WRTI is committed to celebrating the rich diversity of voices and experiences in classical music and jazz through the production of innovative, multichannel content. We’ve created a new position to lead the station in this effort. It is our pleasure to announce that Nate Chinen is now on board as WRTI’s first editorial director, and we’re excited to tell you all about him.
Nate has been covering music for more than 25 years. He spent a dozen of them working as a critic for The New York Times. As the director of editorial content at WBGO, he worked with the multiplatform program Jazz Night in America – reporting and coproducing episodes including a dispatch from the Ojai Music Festival and a 50th anniversary celebration of ECM Records at Big Ears. He contributes regularly to NPR’s Morning Edition, where his most recent story was about Ukrainian pianist Vadim Neselovskyi, and NPR Music, where he reviewed recent operas by Terence Blanchard and Wayne Shorter.
A 13-time winner of the Helen Dance–Robert Palmer Award for Excellence in Writing, presented by the Jazz Journalists Association, Nate is the author of Playing Changes: Jazz For the New Century, hailed as one of the best books of 2018 by GQ, NPR, Billboard and JazzTimes. In advance of the book’s publication on Pantheon, New Yorker classical critic and author Alex Ross declared it “sharp in style and warm in feeling,” adding that Nate “follows the music where it goes, and exults in its plurality of voices.”
Nate is also coauthor of Myself Among Others: A Life in Music, the 2003 autobiography of festival impresario and producer George Wein, which the Jazz Journalists Association recognized as the year’s Best Book About Jazz. His work also appears in Best Music Writing 2011 (Da Capo), Pop When the World Falls Apart: Music in the Shadow of Doubt (Duke University Press, 2012), and Miles Davis: The Complete Illustrated History (Voyageur Press, 2012).

— Study material —
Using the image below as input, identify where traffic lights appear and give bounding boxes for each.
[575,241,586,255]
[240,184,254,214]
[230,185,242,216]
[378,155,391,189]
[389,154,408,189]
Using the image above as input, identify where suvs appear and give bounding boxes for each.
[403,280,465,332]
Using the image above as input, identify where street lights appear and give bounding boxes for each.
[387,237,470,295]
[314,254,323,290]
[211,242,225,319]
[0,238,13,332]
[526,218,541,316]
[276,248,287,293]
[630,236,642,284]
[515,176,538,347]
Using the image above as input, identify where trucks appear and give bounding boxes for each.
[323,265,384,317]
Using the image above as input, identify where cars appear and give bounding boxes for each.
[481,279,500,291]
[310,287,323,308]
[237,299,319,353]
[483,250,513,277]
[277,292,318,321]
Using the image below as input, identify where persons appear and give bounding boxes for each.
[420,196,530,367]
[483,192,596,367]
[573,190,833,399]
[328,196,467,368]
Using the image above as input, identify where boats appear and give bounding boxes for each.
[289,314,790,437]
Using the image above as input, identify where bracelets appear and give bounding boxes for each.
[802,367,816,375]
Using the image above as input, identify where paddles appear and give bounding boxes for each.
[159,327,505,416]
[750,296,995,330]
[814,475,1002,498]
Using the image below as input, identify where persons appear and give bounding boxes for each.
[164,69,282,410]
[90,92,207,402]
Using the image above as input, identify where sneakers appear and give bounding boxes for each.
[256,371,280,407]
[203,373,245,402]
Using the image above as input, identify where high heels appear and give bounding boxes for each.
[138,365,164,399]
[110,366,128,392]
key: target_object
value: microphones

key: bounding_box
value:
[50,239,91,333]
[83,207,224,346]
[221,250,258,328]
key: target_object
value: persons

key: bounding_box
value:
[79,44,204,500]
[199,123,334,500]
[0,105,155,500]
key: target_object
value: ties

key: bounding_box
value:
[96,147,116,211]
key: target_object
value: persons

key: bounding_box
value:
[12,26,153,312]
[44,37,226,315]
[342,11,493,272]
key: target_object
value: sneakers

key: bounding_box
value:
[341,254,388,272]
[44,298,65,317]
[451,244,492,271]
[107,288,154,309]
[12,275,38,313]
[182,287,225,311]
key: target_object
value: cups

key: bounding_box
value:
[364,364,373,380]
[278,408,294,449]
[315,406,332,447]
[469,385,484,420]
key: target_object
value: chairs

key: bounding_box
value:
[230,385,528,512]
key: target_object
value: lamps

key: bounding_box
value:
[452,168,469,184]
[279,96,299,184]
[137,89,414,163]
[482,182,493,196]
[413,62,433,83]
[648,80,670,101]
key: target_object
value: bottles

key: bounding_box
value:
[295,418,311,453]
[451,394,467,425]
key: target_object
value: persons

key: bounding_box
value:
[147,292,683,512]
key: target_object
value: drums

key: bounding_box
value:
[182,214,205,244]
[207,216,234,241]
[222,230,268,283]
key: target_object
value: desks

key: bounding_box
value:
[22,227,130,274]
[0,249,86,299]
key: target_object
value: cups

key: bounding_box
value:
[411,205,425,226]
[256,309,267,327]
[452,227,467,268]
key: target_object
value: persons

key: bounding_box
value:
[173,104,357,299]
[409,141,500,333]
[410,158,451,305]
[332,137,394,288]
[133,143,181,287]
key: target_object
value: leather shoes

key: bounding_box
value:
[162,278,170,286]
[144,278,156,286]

— Requirement 1 —
Pull out the passage of the WRTI announcement about Nate Chinen, everything from "Nate is also" down to "(Voyageur Press, 2012).".
— Requirement 2 —
Pick up the WRTI announcement about Nate Chinen where it stops and write the next part.

— Answer area 1 —
Nate is also coauthor of Myself Among Others: A Life in Music, the 2003 autobiography of festival impresario and producer George Wein, which the Jazz Journalists Association recognized as the year’s Best Book About Jazz. His work also appears in Best Music Writing 2011 (Da Capo), Pop When the World Falls Apart: Music in the Shadow of Doubt (Duke University Press, 2012), and Miles Davis: The Complete Illustrated History (Voyageur Press, 2012).

— Answer area 2 —
Born and raised in Honolulu, Hawaii, Nate started his career as a music critic in 1996, at the Philadelphia City Paper. There he wrote a steady stream of reviews and features, along with a biweekly column, The Gig. He later developed The Gig into a monthly column at JazzTimes, where it ran in 125 consecutive installments. You can read about Nate’s first few days at WRTI on The Gig, which is now on Substack.
Although Nate comes to WRTI with a long track record in jazz and improvised music, he’s also a classical music fan, and brings his editorial expertise to coverage of both genres. “I couldn’t be more thrilled to join the amazing team at WRTI, serving both classical and jazz,” he says. “Since my arrival in Philadelphia as an incoming college freshman in 1994, this city has been an incredible place to dive in and experience a creative community at ground level. Last year, when I moved back to the area after more than two decades in New York, I was taken aback by how much it felt like a homecoming.”
“This new position represents an investment in arts journalism and storytelling for our audience and it reinforces WRTI’s commitment to our mission and core values.” says WRTI General Manager Bill Johnson. “We believe that as a public media music institution we should be the best storytellers about music—on and off the air.”